AI Optimism Drives Concentrated Corporate Investment

The Federal Reserve Bank of San Francisco Economic Letter finds that U.S. business spending related to artificial intelligence grew substantially in 2025 among publicly traded firms. According to BEA data cited in the Economic Letter, spending on information processing equipment, software, and data center construction accounted for one-third of all business investment in the third quarter of 2025, the largest share since 1947. The authors, Aakash Kalyani and Huiyu Li, report that growth in capital spending and research and development funding came entirely from the largest public firms that express positive sentiment about AI. The Economic Letter also notes that data center investment remains only about 1% of private nonresidential fixed investment, per BEA. The authors state that optimism measures point to AI investment continuing to contribute to future overall investment growth.
What happened
The Federal Reserve Bank of San Francisco Economic Letter, authored by Aakash Kalyani and Huiyu Li, reports that U.S. business spending related to artificial intelligence expanded markedly in 2025 among publicly traded firms. According to BEA data cited in the Economic Letter, spending on information processing equipment, software, and data center construction accounted for one-third of all business investment in the third quarter of 2025, the highest share since 1947. The Economic Letter states that observed increases in capital spending and research and development funding were concentrated entirely in the largest public firms that register positive sentiment about AI. The authors also report that data center investment remains roughly 1% of private nonresidential fixed investment, citing BEA figures.
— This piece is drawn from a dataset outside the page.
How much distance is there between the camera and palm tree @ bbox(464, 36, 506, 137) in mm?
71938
Editorial analysis - technical context
The Economic Letter uses sentiment measures from quarterly earnings calls to infer evolving optimism about AI. Industry-pattern observations: researchers often use earnings-call text as a near-real-time indicator of corporate sentiment, but these measures are biased toward public firms and can be dominated by high-volume speakers. Sentiment signals capture tone and attention, not precise project budgets, so linking call-level positivity to specific capital expenditures requires careful aggregation and robustness checks.
Context and significance
Editorial analysis: Concentration of AI-linked investment within the largest firms, as reported by the Economic Letter, amplifies questions about the distributional effects of AI on aggregate demand and productivity growth. In macro statistics, large-firm swings in technology capex can materially affect headline investment series because these firms account for a disproportionate share of total spending. At the same time, the Economic Letter highlights that narrowly defined data center investment remains a small share of fixed investment, indicating substantial portions of information-processing spending reflect broader hardware and software upgrades rather than pure cloud capacity buildout.
What to watch
Editorial analysis: Observers should track a few indicators to assess persistence and breadth of AI investment:
- •BEA revisions to industry-level investment and capex shares for 2025-2026
- •Firm-level R&D and capital spending by decile, to confirm whether diffusion beyond top firms occurs
- •Trends in earnings-call sentiment toward AI for midcap and small-cap public firms
- •Data center construction starts and cloud-provider capex disclosures, to reconcile the small BEA share with reported hyperscaler investments
Industry observers and practitioners will gain the most clarity by combining official BEA aggregates with firm-level disclosures and text-based sentiment metrics, as the Economic Letter demonstrates.
Scoring Rationale
The piece documents a notable macro pattern where AI-related spending materially shifted 2025 investment aggregates, concentrated among large public firms. This matters to practitioners tracking capex-driven demand and macro signals, but it is not a frontier-model or infrastructure shock.